Calculus  derivatives
posted by Lucy X on .
Okay, I want to find the derivative of (x^x)^(x^x)...
Well, I already went through the process of finding the derivative of just x^x (I used ln to do this).
This is what I found...
dy/dx = x^x(lnx+1)
So now I want to find the derivative of (x^x)^(x^x) (using ln).
This is what I did...
y = (x^x)^(x^x)
lny = x^xlnx^x
(1/y)(dy/dx) = (d/dx)(x^x)ln(x^x) + (d/dx)ln(x)^x*(x^x)
Yeah, I don't know if it is right.
Also, how do I find the derivative of ln(x)^x?

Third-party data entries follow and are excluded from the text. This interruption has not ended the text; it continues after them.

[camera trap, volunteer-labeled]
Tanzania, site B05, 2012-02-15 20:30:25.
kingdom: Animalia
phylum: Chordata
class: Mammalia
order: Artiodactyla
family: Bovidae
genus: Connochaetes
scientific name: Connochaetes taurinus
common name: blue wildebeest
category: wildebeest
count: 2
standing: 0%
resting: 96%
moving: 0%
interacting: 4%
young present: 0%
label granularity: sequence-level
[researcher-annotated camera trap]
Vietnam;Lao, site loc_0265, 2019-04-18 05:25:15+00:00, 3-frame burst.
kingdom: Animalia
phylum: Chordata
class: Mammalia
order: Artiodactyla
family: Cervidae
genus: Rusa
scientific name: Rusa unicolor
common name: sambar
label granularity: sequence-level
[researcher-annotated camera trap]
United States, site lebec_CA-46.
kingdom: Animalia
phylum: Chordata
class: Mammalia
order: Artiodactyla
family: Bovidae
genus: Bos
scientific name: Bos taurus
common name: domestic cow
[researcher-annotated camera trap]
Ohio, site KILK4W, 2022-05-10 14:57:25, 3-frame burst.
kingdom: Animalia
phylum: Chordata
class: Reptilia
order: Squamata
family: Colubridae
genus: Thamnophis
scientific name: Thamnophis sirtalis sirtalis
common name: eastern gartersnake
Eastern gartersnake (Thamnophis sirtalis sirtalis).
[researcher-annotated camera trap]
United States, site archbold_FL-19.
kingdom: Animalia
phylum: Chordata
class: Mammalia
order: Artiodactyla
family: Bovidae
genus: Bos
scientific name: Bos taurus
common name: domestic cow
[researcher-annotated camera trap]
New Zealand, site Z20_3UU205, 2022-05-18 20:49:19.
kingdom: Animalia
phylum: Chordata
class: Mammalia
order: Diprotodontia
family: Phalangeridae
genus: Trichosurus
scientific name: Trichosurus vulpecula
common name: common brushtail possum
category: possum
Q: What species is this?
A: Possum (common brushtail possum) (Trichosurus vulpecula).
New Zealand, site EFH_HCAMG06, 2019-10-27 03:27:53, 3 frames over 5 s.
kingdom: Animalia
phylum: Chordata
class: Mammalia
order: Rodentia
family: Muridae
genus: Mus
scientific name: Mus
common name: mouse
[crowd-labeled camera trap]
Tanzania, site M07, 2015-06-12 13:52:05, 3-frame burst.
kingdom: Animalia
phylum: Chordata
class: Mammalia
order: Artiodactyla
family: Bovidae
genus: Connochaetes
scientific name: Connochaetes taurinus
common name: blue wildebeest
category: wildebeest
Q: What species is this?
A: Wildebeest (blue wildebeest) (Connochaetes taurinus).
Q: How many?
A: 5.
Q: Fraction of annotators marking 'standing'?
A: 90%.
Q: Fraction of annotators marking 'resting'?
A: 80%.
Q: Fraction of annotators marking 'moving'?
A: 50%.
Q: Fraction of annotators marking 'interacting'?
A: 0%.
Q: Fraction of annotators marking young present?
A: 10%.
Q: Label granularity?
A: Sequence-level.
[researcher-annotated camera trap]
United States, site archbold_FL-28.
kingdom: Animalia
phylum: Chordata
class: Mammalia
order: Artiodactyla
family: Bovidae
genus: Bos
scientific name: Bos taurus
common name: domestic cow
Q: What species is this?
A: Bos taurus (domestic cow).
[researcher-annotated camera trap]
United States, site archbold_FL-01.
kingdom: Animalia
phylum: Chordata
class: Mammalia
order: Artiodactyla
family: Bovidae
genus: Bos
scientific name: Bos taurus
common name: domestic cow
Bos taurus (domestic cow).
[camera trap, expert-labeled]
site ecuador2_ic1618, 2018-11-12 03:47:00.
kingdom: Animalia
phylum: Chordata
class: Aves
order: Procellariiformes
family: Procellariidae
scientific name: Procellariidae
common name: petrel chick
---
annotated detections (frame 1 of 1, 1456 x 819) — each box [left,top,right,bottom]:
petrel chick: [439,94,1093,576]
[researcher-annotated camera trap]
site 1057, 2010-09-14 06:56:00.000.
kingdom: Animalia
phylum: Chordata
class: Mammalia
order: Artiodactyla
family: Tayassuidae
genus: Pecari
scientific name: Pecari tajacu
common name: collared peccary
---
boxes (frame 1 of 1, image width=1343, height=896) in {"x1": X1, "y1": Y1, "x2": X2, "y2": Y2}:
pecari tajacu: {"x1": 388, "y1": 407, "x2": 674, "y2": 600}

It seems simple enough, but I don't know...

let u=x^{x}
ln(u) = x ln(x)
(1/u)du/dx = ln(x) + 1
du/dx = u (ln(x) + 1)
du/dx = x^{x}(ln(x) + 1)
So this confirms what you've got for
d(x^{x})/dx
To find (x^x)^(x^x), it is not as complicated as it looks once we've got the derivative of x^{x}.
I would start with
u=x^{x} and
du/dx = x^{x}(ln(x) + 1)
Given
y=(x^x)^(x^x)
substitute
u=x^{x}, then
y=u^{u}
ln(y)=u ln(u)
dy/du=u^{u}(ln(u)+1)
dy/dx
=dy/du.du/dx
=u^{u}(ln(u)+1) . x^{x}(ln(x) + 1)
The rest is algebra to eliminate u from the right hand side to get
x^x^x^x(x^{x+1} ln(x)(ln(x)+1)+x^{x}(ln(x)+1))
or in any other equivalent form that you wish.